Namun di balik kabar baik itu, ada ironi. Jalan nasional yang seharusnya menjadi tanggung jawab negara, justru ditopang oleh dana Corporate Social Responsibility (CSR) perusahaan tambang. Untuk perbaikan permanen, KPC mengalokasikan Rp 5,9 miliar dari CSR, dengan rencana pengerjaan dimulai Oktober mendatang.
KPC juga telah menyelesaikan pengeboran tanah (sondir) di enam titik lokasi longsor. Analisis ini penting untuk menentukan kekuatan konstruksi permanen.
“Sondir ini untuk memastikan perbaikan yang dibangun nanti benar-benar kuat,” ujar Wawan.
Seperti diketahui, longsor di KM 23+050 terjadi awal tahun akibat hujan deras dan kondisi tanah yang labil.

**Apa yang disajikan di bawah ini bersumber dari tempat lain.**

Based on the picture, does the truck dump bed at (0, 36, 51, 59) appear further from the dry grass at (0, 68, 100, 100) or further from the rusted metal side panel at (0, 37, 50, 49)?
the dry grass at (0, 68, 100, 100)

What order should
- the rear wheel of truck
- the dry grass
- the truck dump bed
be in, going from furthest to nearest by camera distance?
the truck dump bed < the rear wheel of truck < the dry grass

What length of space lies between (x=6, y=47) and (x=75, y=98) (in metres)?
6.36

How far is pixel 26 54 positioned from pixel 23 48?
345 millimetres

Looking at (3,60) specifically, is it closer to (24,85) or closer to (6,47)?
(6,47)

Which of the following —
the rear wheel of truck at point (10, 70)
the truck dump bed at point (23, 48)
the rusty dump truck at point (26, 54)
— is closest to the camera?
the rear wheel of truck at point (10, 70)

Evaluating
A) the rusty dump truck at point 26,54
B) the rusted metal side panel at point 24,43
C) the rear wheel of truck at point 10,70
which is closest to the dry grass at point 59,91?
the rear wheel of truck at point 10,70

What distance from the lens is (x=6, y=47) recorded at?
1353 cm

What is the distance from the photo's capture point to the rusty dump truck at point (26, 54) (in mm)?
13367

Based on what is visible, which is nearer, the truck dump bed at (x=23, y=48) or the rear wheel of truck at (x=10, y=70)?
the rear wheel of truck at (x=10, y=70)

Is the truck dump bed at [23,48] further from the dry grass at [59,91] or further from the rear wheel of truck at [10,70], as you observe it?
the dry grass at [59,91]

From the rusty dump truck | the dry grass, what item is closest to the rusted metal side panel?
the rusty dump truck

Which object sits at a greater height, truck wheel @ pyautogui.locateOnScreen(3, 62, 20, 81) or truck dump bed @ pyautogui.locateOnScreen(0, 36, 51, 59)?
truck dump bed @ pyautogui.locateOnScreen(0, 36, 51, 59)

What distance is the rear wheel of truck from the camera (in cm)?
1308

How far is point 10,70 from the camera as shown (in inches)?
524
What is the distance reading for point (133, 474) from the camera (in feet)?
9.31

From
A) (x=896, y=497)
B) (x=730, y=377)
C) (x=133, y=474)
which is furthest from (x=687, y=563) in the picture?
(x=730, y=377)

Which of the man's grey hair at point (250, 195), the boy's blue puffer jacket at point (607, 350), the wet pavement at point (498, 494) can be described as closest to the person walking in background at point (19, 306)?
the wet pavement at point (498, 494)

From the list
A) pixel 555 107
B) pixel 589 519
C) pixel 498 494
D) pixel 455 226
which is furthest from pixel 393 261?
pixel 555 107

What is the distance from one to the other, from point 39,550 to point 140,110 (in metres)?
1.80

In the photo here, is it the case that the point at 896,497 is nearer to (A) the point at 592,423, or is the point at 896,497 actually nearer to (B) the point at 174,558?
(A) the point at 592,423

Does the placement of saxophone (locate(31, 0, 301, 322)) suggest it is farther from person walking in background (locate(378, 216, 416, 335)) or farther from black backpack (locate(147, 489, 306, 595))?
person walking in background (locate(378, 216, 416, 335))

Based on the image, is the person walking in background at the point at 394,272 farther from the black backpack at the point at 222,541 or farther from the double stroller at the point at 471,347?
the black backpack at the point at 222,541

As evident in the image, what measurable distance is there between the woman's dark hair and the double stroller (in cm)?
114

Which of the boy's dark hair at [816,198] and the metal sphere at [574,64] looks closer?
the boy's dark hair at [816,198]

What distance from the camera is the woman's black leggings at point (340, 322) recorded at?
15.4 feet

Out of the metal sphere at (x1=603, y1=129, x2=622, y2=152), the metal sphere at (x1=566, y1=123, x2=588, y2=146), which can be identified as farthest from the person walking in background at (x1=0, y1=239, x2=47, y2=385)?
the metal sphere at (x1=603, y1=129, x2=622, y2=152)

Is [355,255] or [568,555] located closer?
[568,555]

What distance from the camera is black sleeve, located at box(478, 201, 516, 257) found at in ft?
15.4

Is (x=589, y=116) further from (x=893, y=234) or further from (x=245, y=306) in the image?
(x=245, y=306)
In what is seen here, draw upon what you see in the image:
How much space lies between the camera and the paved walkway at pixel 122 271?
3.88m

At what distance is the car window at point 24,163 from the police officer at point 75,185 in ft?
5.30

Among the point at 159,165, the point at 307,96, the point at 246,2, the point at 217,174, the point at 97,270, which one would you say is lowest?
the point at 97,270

Pada Maret lalu, KPC sempat melakukan perbaikan darurat atas permintaan Balai Besar Pelaksana Jalan Nasional (BBPJN) Kaltim, namun pergerakan tanah tetap berlanjut.
Kini, dengan perbaikan permanen masih menunggu hasil analisis tanah, publik menaruh perhatian lebih. Jalan poros Sangatta–Bengalon bukan hanya urat nadi pergerakan warga, tapi juga jalur vital angkutan barang dan logistik.